INSTRUCTIONS FOR THE TASK:
Take the lines below from the one with "Center table basket" through the one with "Texture of leaves" and print only them, exactly. Don't print the pictures.

*** Opening SOURCE DATA ***

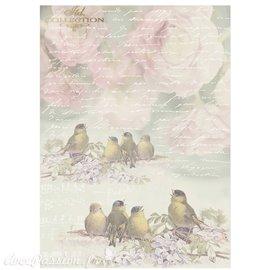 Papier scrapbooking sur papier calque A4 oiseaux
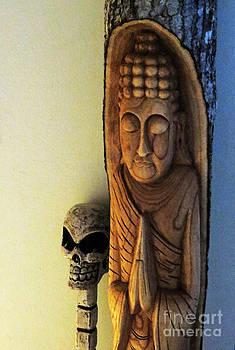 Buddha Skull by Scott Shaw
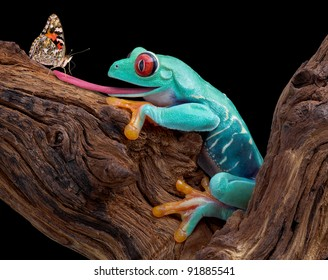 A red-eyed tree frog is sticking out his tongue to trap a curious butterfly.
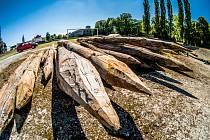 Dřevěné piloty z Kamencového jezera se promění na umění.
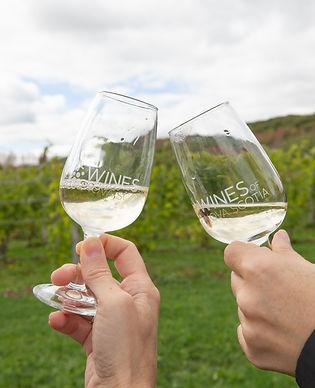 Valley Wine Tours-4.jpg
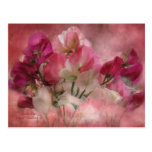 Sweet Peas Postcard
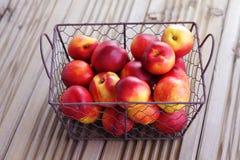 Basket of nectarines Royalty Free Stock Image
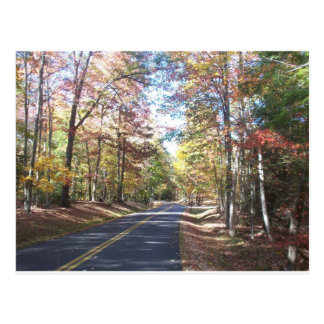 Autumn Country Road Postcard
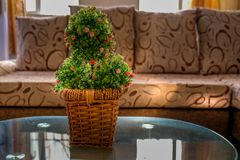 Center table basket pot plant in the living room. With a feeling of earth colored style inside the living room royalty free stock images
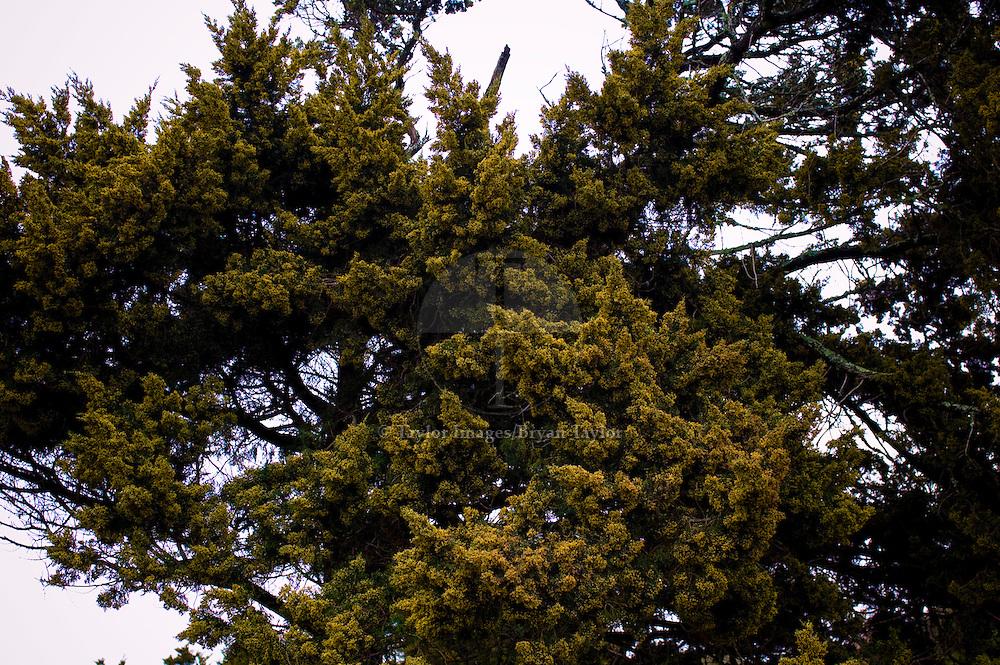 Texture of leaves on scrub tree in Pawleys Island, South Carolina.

*** Closing SOURCE DATA ***
*** Opening SOURCE DATA ***

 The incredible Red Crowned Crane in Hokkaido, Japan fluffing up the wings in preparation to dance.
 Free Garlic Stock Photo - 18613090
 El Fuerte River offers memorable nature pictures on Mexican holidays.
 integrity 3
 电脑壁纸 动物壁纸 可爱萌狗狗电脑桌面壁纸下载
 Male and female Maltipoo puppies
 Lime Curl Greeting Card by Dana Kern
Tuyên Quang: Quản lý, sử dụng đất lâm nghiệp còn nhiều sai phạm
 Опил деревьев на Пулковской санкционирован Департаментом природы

*** Closing SOURCE DATA ***

RESPONSE TO THE EXERCISE:
 Center table basket pot plant in the living room. With a feeling of earth colored style inside the living room royalty free stock images
 Texture of leaves on scrub tree in Pawleys Island, South Carolina.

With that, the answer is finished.